Il gufo si limitò a inclinare la testa, continuando a guardarla con i suoi grandi occhi ambrati. E vieni a chiederlo a me?, sembrava dire. Come se io avessi di questi problemi!

In quel momento bussarono alla porta. Andromeda sobbalzò, sentendosi colta in flagrante. "Un momento, per favore!".

Fece giusto in tempo a cacciare di malagrazia Joyce nell’armadio, zittendolo con un Incantesimo Silenziatore e infilarsi la lettera di Ted in tasca che Druella entrò.

"I Lestrange se ne sono appena andati" annunciò.

"Oh… Immagino che sarei dovuta venire a salutarli".

Sua madre annuì con vigore, senza nascondere il suo disappunto. "Sì, avresti dovuto. Fortunatamente per te, la signora Lestrange si è dimostrata piuttosto comprensiva, ma voglio comunque essere chiara: che non ti salti in testa di comportati nuovamente così quando saranno presenti, sono stata chiara? E mi faresti la cortesia di dimostrarti un po’ più interessata: è del tuo matrimonio che stiamo discutendo, insomma! Sono stata chiara?".

"Sì, madre, sei stata chiarissima. Mi scuso per il mio comportamento di questo pomeriggio, non si ripeterà mai più".

L’espressione di Druella si addolcì in un fioco sorriso. "Molto bene. Detto questo, domani mattina ti voglio pronta per le nove: andiamo a provare il vestito e poi a fare qualche commissione".

"Sì, madre, trovo che sia una splendida idea".

Soddisfatta, Druella si congedò, con sommo sollievo della figlia.
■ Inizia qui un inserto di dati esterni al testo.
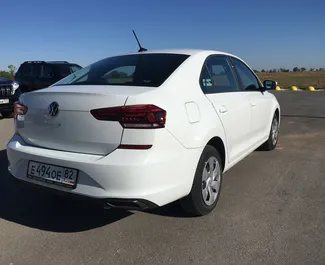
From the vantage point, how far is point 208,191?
372cm

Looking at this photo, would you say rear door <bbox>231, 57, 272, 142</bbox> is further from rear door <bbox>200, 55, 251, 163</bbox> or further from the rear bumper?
the rear bumper

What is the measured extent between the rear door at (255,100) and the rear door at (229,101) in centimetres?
21

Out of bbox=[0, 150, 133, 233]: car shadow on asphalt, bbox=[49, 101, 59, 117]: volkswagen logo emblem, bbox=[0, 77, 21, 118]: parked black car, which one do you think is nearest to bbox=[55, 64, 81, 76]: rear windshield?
bbox=[0, 77, 21, 118]: parked black car

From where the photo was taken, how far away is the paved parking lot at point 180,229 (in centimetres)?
296

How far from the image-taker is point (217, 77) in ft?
13.8

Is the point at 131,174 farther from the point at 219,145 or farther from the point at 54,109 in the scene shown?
the point at 219,145

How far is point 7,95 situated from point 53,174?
8.55 meters

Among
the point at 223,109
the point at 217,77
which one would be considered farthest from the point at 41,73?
the point at 223,109

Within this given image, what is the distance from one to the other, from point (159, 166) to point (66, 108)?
3.04 ft

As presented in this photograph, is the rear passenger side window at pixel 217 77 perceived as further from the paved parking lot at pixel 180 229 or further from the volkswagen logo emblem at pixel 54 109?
the volkswagen logo emblem at pixel 54 109

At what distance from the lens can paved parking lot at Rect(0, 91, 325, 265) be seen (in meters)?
2.96

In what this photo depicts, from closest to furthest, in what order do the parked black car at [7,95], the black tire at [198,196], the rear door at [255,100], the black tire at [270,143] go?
the black tire at [198,196] → the rear door at [255,100] → the black tire at [270,143] → the parked black car at [7,95]

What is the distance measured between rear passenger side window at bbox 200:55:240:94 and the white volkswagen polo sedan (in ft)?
0.06

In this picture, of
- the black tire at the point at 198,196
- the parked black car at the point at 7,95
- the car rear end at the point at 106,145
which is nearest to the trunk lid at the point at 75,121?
the car rear end at the point at 106,145
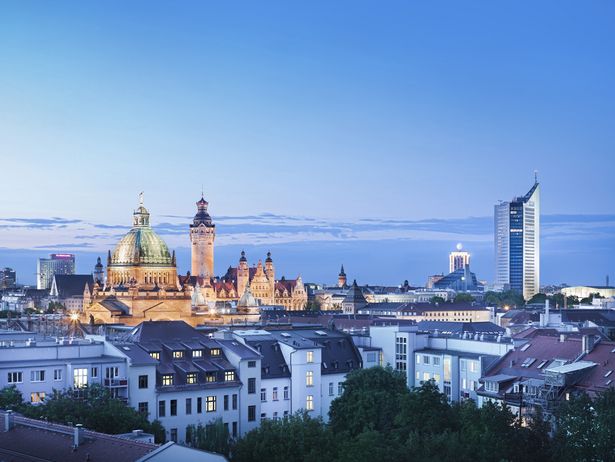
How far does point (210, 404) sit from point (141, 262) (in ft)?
352

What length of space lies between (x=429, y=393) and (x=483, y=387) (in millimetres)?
16336

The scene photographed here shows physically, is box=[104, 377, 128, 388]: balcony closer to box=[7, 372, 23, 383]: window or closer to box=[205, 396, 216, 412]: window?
box=[7, 372, 23, 383]: window

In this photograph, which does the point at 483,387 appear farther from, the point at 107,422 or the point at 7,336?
the point at 7,336

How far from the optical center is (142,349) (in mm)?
88812

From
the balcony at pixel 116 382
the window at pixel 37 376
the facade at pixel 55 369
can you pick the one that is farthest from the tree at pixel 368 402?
the window at pixel 37 376

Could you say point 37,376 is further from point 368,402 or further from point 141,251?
point 141,251

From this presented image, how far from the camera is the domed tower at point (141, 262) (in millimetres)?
192125

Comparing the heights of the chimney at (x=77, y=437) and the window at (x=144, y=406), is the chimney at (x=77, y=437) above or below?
above

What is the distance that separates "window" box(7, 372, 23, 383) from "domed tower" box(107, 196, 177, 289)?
108771 millimetres

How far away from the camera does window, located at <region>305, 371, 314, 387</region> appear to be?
98375 mm

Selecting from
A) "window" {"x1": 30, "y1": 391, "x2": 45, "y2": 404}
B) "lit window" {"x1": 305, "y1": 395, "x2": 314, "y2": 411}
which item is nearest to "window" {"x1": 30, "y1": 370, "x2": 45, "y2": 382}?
"window" {"x1": 30, "y1": 391, "x2": 45, "y2": 404}

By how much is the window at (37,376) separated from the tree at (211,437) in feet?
42.4

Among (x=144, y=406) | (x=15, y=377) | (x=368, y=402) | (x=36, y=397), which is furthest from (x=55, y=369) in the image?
(x=368, y=402)

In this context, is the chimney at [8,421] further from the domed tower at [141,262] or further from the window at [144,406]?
the domed tower at [141,262]
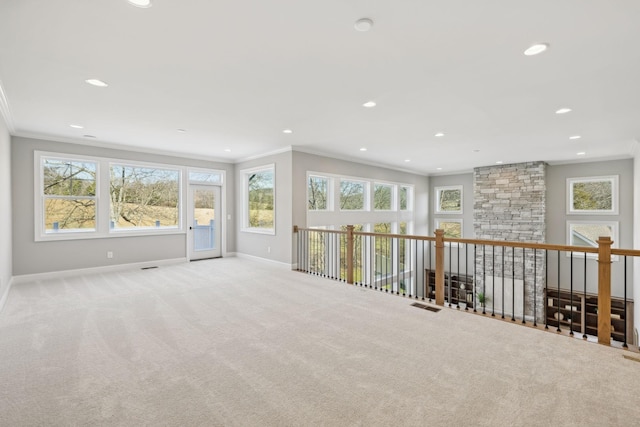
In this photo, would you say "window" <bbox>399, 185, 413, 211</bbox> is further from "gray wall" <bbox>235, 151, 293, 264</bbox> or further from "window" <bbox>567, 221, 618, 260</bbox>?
"gray wall" <bbox>235, 151, 293, 264</bbox>

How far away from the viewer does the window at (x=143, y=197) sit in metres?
6.15

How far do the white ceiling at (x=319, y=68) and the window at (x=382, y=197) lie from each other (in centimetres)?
376

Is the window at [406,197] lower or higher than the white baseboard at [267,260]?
higher

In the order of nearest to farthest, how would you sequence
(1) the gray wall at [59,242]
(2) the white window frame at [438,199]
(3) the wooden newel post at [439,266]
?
1. (3) the wooden newel post at [439,266]
2. (1) the gray wall at [59,242]
3. (2) the white window frame at [438,199]

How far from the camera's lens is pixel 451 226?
1065 centimetres

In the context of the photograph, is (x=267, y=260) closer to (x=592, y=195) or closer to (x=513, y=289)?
(x=513, y=289)

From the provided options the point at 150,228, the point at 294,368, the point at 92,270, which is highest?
the point at 150,228

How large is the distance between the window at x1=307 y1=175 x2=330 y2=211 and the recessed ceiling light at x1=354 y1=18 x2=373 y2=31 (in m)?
4.79

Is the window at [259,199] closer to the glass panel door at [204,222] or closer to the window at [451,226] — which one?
the glass panel door at [204,222]

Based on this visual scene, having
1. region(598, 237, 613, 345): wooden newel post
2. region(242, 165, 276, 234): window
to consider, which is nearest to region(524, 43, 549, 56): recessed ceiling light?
region(598, 237, 613, 345): wooden newel post

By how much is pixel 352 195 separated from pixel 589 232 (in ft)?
20.4

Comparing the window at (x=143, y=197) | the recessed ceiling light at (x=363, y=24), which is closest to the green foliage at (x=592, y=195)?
the recessed ceiling light at (x=363, y=24)

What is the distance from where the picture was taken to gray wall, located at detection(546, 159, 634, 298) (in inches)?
285

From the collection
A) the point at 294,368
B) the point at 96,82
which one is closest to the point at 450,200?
the point at 294,368
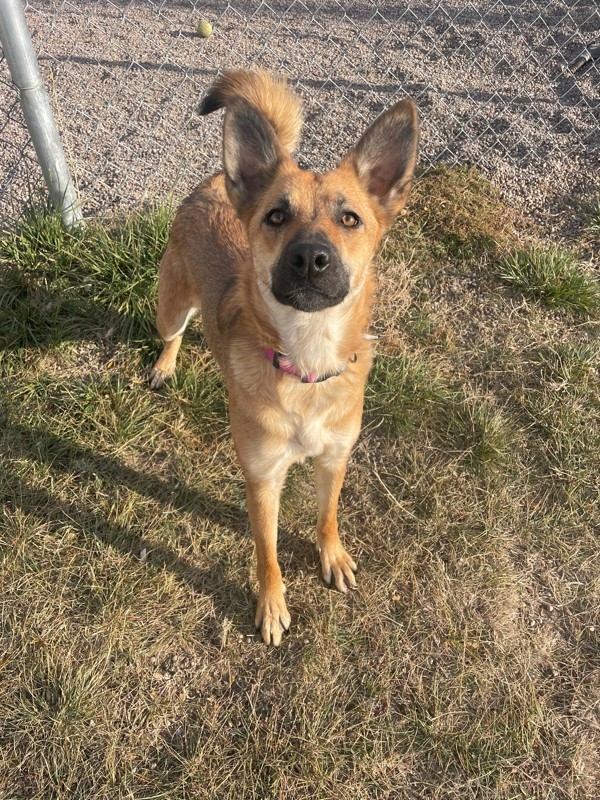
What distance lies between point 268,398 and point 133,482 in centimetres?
139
E ora cosa devo fare?, fu tutto ciò che riuscì a pensare mentre tirava fuori un indignato Joyce dall’armadio.

*******

Guardandosi allo specchio, Andromeda non poté fare a meno di sentirsi una grossa meringa. L’abito in sé non era nemmeno brutto, ma le pareva molto esagerato, soprattutto per una come lei abituata a vestirsi senza troppi fronzoli.

Ma dalla faccia soddisfatta di Druella, poteva facilmente intuire di essere la sola a pensarlo.

"Andromeda, sei stupenda".

La ragazza fece un sorriso tirato, non trovando risposta migliore.

"Vedrai, sarai un sogno il giorno del matrimonio: lascerai tutti a bocca aperta".

"La signorina è assolutamente deliziosa" rincarò la dose la sarta, ansiosa di restare nelle grazie della signora Black.

Mentre le due si immergevano nuovamente in una fitta discussione sulle possibili modifiche da apportare, Andromeda annuì distrattamente, tornando ai suoi pensieri.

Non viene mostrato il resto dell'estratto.